How to Deal with Disappointment Part 3

Last week we discussed gold rapper chains, dragon’s stashes, and cash (Click here for part 1, click here for part 2). All these riches referred to the inheritance awaiting us in Christ. An inheritance found in placing our expectations in Him. God promises His saints a reward in heaven for their faithfulness to Him. Just as a father delights in giving his children gifts, our Father waits to shower us with the blessings of His love (Matt. 7:7-11, James 1:5).

Hold up, bro. The treasures awaiting us in heaven are a lifetime away. Heaven meets some sooner than others, but for the average American, it takes 79 years to reach the pearly gates. Seems like a long time to wait. Like waiting for a pot pie to microwave. Or waiting at the DMV. Or waiting for your crush to text back.

So, how do we get through this waiting room of life, eagerly longing to bask in the glory of God? There’s no fast track. No smart phone powerful enough to pass the time quickly. There is only hope and patience. As they say, “patience is a virtue.” It’s a virtue some of us would rather live without. But, unfortunately, it’s as necessary as our daily shower. At least, we hope everyone deems daily showers necessary.

Behold, the scriptures below.

Hebrews 11:1

“Faith is being sure of what we hope for. It is being sure of what we do not see.”

Romans 8:24b-15

“But hope that is seen is no hope at all. Who hopes for what they already have? But if we hope for what we do not yet have, we wait for it patiently.”

Galatians 5:5

“For through the Spirit we eagerly await by faith the righteousness for which we hope.”

Placing expectation in Christ requires faith. Like those trust falls we all did as kids, where we fall backwards into our friends’ arms, we must trust that placing our hope and expectation in Christ will fall into provision. As discussed before, God, in His prefect power and glory, is the most reliable source for expectation. He sticks to His promises and brings good things to those who wait and don’t wander.

We must be careful not to fall away from our hope due to boredom in life’s waiting room. Or the pain of current circumstances. Tempted by immediate gratification, many Christians fall into lust, greed, and envy. In a culture built on instant pleasure, waiting is getting harder. But with God, all things are possible.

Matthew 19:26, 29-30

“Jesus looked at them and said, ‘With man this is impossible, but with God all things are possible.’ And everyone who has left houses or brothers or sisters or father or mother or wife or children or fields for my sake will receive a hundred times as much and will inherit eternal life. But many who are first will be last, and many who are last will be first.”

As the finite beings we are, we cannot conceptualize the extent to which God provides an answer to our longings and waiting. But our longings are framed in time, which makes the anticipation and payoff so much more satisfactory when it is finally reached. Of course, as Christians, our actions shouldn’t be motivated by receiving more riches in heaven. It’s crucial, however, to understand that we were made to be in communion with Christ. Our hearts desire for all our wants and needs to be fulfilled in Him. In heaven, these longings will be realized.

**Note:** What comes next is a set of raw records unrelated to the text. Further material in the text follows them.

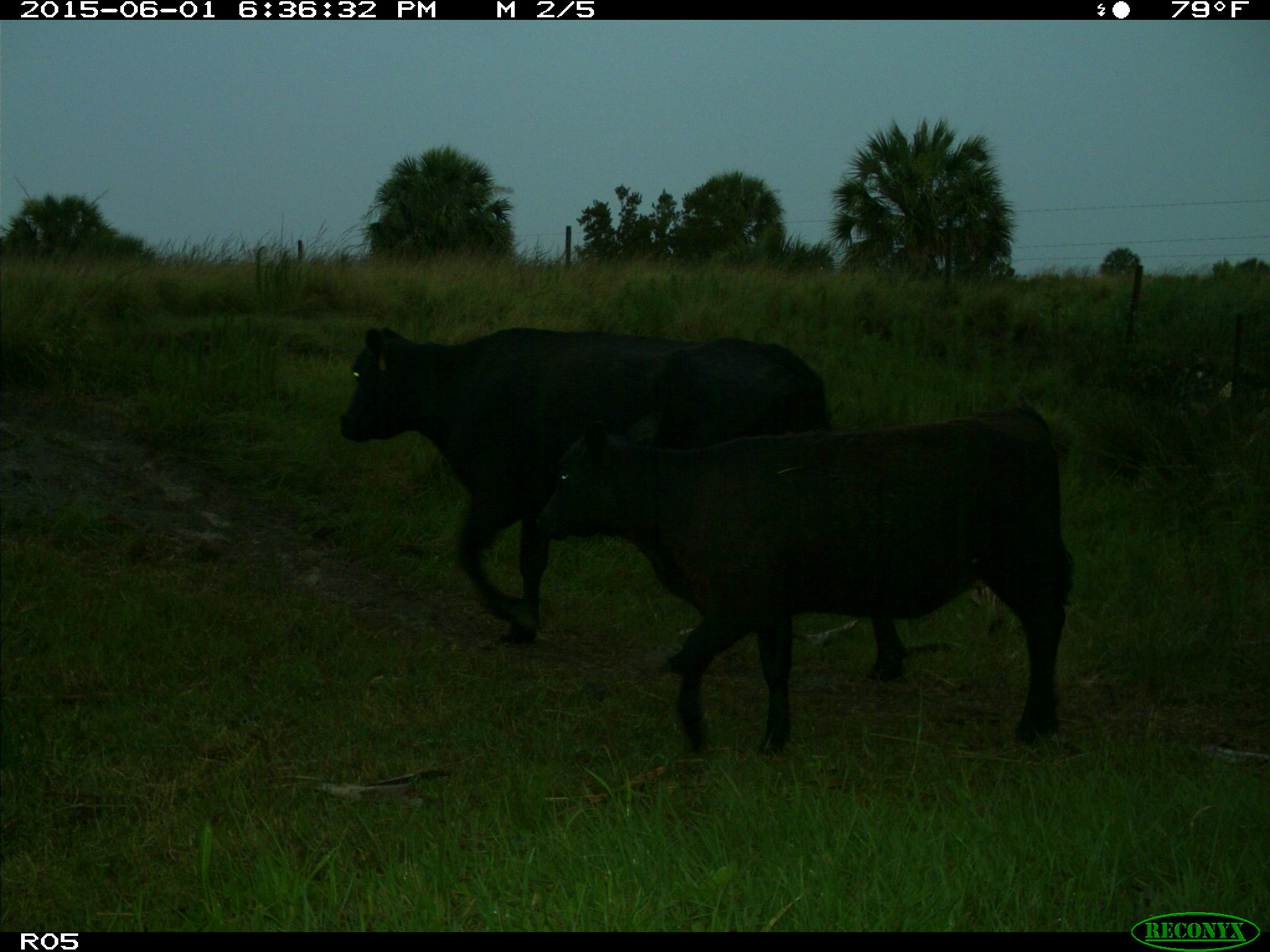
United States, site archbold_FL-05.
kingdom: Animalia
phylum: Chordata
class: Mammalia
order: Artiodactyla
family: Bovidae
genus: Bos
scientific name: Bos taurus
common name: domestic cow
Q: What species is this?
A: Bos taurus (domestic cow).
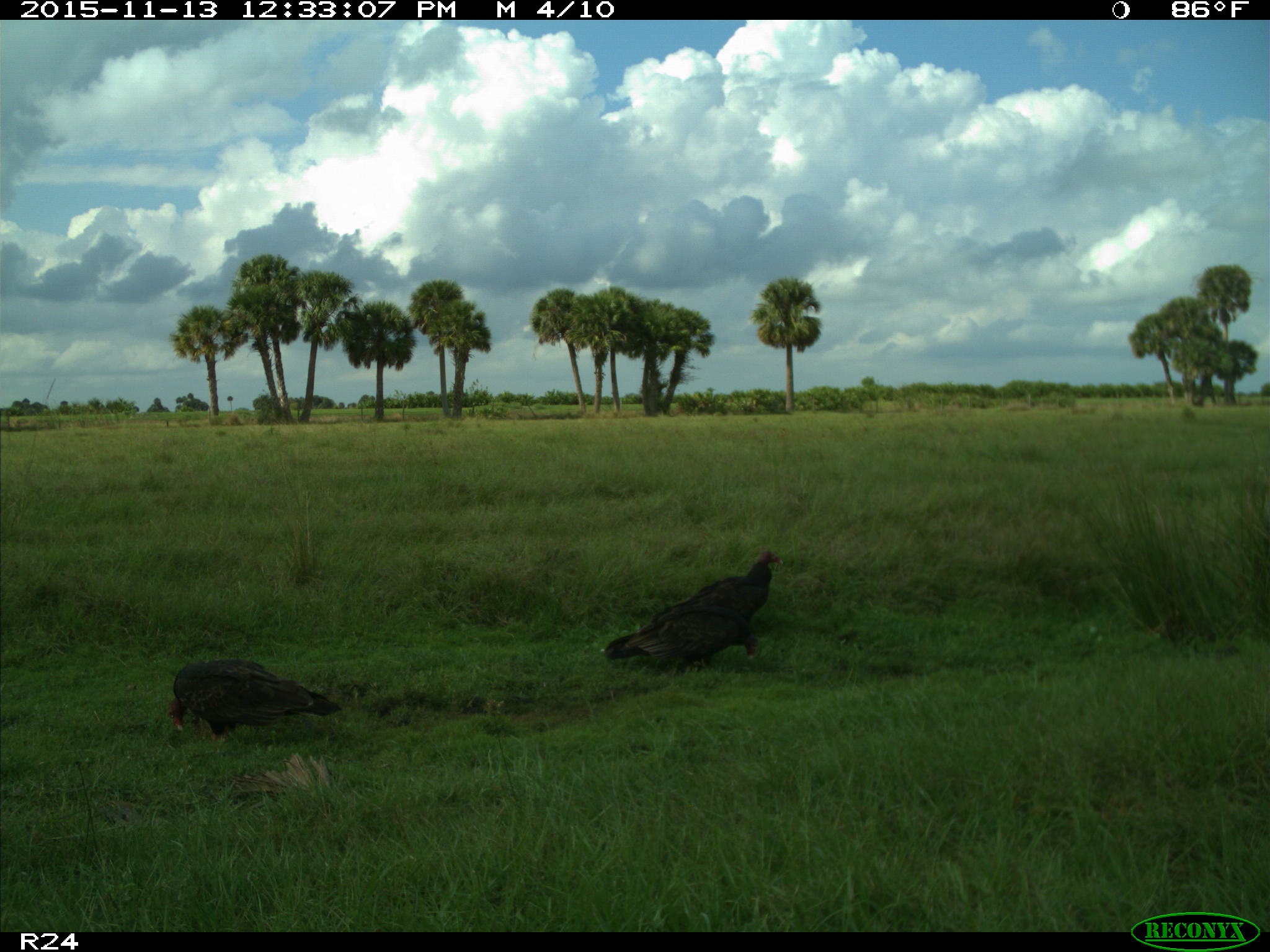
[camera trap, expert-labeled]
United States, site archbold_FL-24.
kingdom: Animalia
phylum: Chordata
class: Aves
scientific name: Aves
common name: birds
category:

Christ is the steady and unchangeable source upon which we should build our hopes and expectations. Placing our desires in Christ, rather than the promises of the world, gives us hope of an inheritance in heaven, accessible through the glory of His might and majesty. Finally, we must patiently await the fulfillment of our hearts, resisting the temptations of this world.

This concludes our series on unmet expectations:

Expectations don’t have to end in heartache. Dreams don’t have to be crushed by a sinful world. Hope isn’t a lost or illusive idea. Our greatest hopes and expectations can be realized in Christ, if only we surrender our desires to Him (Psalm 37:4).

God is powerful. God is faithful. More faithful than the rising sun. The best, in expectation, is yet to come.